*** Given text Section Begins ***

Is this page helpful?

Choosing a Model#

NeMo offers many pretrained speech models. This guide helps you pick the right one for your use case.

ASR: Which Model Should I Use?#

I want to…	Recommended Model	Why
Get the best accuracy on English	Canary-Qwen 2.5B	State-of-the-art English ASR. For very fast offline alternatives with almost SOTA accuracy, use Parakeet-TDT V2 or Parakeet-TDT V3.
Transcribe multiple languages	Canary-1B V2	Supports 25 EU languages + translation between them. AED decoder.
Transcribe European languages (ASR only, auto language detection)	Parakeet-TDT 0.6B V3	25 European languages in one model; automatic language detection; punctuation, capitalization, and word/segment timestamps; long-form and streaming options. No speech-to-text translation—use Canary-1B V2 if you need translation.
Stream audio in real-time	Nemotron-3.5-ASR-Streaming	Low-latency streaming ASR with 40 languages, controllable latency (80ms–1s), and configurable chunk sizes. Cache-aware FastConformer.
Minimize model size	Canary-180M Flash	Smallest multilingual model. Good for edge deployment.
Use CTC decoding (simpler pipeline)	Parakeet-CTC-1.1B	Non-autoregressive. Fast. Good with external language models.
Integrate with an external LM	Any Parakeet model + NGPU-LM	GPU-accelerated n-gram LM fusion for CTC, RNNT, and TDT models.
Transcribe multi-speaker meetings	Multitalker Parakeet Streaming	Handles overlapping speech in real-time with speaker-adapted decoding.

TTS: Which Model Should I Use?#

I want to…	Recommended Model	Why
Generate high-quality multilingual speech	MagpieTTS	End-to-end LLM-based TTS. Supports voice cloning and multiple languages.
Fast, controllable English synthesis	FastPitch + HiFi-GAN	Cascaded pipeline with pitch/duration control. Well-tested.

*** Given text Section Ends ***
*** Data listing Section Begins ***

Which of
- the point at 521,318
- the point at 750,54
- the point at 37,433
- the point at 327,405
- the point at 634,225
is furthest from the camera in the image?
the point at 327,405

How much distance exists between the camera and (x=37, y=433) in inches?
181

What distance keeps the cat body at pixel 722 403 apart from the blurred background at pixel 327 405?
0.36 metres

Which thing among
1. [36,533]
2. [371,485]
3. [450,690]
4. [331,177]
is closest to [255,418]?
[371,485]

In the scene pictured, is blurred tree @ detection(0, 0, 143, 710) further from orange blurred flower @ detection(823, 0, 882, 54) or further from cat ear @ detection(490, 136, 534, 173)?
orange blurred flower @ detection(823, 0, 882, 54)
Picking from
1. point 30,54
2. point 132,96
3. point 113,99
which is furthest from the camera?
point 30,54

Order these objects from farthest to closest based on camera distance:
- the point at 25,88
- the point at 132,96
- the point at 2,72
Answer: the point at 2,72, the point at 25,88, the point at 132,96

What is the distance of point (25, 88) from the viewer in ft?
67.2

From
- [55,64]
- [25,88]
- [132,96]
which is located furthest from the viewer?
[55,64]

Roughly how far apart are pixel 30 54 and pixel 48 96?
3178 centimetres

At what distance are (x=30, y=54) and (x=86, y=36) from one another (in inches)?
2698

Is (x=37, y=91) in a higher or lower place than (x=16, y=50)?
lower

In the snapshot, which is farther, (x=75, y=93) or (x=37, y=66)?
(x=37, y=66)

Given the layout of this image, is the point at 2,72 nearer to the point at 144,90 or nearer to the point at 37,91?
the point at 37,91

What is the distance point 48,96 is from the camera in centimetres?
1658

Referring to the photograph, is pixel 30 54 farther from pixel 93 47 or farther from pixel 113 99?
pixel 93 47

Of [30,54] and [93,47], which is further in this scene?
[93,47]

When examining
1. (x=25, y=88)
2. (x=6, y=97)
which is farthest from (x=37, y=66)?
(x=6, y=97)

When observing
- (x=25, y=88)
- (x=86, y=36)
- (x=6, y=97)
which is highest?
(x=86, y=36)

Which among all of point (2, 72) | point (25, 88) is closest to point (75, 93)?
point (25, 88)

*** Data listing Section Ends ***
*** Data listing Section Begins ***

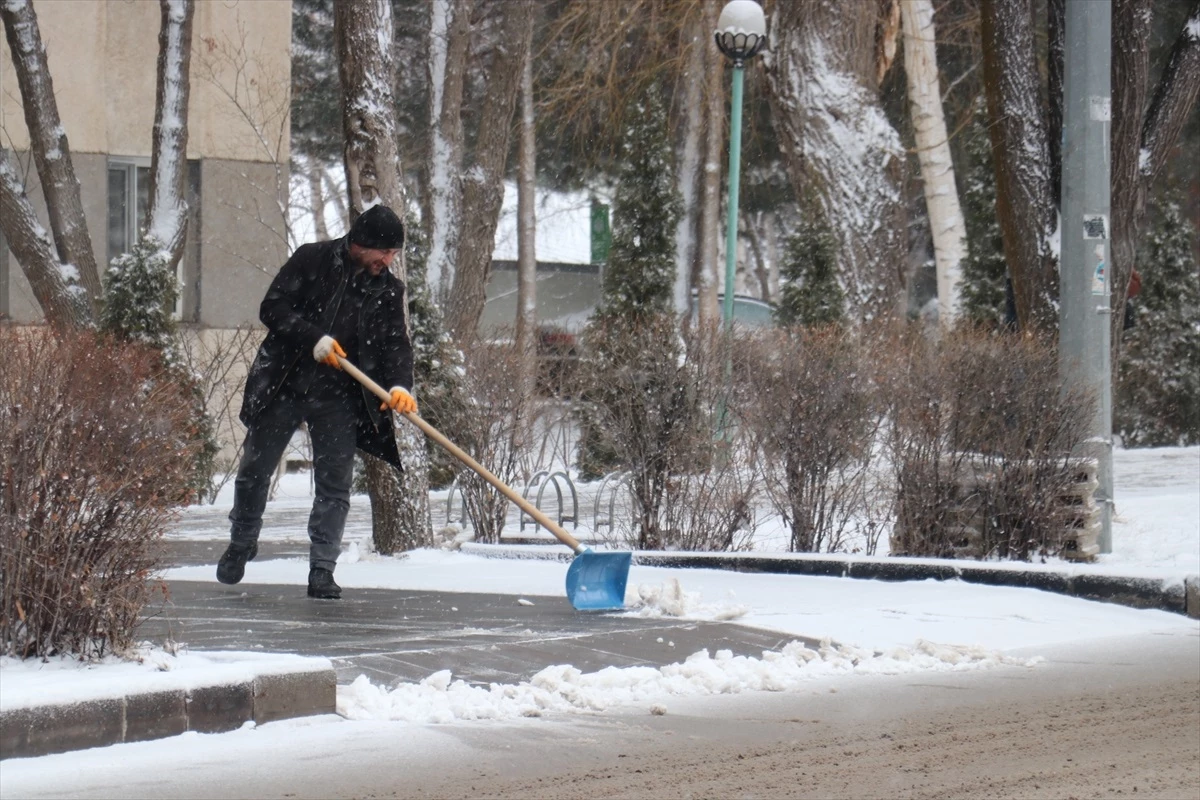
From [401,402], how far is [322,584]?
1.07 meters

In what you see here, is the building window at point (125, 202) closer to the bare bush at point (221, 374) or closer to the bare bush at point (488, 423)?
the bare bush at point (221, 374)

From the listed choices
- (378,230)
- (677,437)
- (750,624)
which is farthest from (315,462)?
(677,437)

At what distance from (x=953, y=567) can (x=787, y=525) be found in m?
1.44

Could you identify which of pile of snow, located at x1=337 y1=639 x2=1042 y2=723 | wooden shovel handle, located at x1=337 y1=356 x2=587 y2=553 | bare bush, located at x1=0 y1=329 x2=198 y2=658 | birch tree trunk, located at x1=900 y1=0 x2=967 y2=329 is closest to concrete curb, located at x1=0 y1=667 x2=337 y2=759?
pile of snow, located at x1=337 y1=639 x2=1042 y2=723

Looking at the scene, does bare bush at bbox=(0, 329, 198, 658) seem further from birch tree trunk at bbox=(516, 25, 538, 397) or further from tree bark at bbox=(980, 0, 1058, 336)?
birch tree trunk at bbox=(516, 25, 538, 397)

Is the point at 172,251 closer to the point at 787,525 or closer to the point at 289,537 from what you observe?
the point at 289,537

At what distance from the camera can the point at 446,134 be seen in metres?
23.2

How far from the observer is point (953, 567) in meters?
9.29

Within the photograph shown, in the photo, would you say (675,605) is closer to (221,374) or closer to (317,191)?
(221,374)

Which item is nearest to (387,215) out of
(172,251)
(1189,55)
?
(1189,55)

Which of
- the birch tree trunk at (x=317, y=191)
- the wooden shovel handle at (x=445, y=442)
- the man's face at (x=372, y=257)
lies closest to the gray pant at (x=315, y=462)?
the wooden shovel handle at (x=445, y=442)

*** Data listing Section Ends ***
*** Data listing Section Begins ***

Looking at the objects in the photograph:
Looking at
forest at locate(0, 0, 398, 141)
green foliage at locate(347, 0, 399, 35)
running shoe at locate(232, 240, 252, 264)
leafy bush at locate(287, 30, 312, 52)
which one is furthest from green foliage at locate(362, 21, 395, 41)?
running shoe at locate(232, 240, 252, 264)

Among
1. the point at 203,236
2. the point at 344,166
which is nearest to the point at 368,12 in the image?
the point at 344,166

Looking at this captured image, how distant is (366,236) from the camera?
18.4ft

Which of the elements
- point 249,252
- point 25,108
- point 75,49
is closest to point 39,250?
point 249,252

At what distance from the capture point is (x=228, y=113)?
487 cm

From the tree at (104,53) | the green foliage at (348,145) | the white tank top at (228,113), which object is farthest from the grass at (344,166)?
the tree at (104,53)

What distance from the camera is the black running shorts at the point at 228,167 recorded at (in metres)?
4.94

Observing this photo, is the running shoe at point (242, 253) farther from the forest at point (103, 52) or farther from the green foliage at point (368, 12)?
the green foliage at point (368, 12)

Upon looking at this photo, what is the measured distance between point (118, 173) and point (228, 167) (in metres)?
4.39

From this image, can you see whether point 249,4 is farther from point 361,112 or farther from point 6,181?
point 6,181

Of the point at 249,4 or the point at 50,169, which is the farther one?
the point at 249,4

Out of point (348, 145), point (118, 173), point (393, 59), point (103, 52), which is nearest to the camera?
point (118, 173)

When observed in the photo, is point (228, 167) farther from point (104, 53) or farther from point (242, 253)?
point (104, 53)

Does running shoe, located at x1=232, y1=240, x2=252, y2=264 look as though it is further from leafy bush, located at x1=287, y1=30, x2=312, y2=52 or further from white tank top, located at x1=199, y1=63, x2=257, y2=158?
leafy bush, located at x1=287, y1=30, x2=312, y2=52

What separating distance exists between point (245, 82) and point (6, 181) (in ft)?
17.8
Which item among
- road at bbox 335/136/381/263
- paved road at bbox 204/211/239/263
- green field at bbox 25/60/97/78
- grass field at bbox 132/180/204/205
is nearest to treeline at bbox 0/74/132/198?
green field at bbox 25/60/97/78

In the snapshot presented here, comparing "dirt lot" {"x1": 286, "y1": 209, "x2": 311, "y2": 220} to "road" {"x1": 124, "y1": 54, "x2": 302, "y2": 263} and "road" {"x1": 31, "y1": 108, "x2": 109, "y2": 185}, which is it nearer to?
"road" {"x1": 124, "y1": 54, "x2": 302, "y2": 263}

*** Data listing Section Ends ***

*Instructions*
• A. Answer from the model-selection guide:
(i) Which model is recommended for streaming audio in real time, and how many languages does it support?
(ii) Which TTS model supports voice cloning?
(iii) How many European languages does Parakeet-TDT 0.6B V3 cover?
• B. Output the part of the model-selection guide that opens with the words containing "NeMo offers many" and closes with "or Parakeet-TDT V3.".
The listing is separate material, unrelated to the model-selection guide.

*Results by task*
• A.
(i) Nemotron-3.5-ASR-Streaming; 40 languages.
(ii) MagpieTTS.
(iii) 25.

• B.
NeMo offers many pretrained speech models. This guide helps you pick the right one for your use case.

ASR: Which Model Should I Use?#

I want to…	Recommended Model	Why
Get the best accuracy on English	Canary-Qwen 2.5B	State-of-the-art English ASR. For very fast offline alternatives with almost SOTA accuracy, use Parakeet-TDT V2 or Parakeet-TDT V3.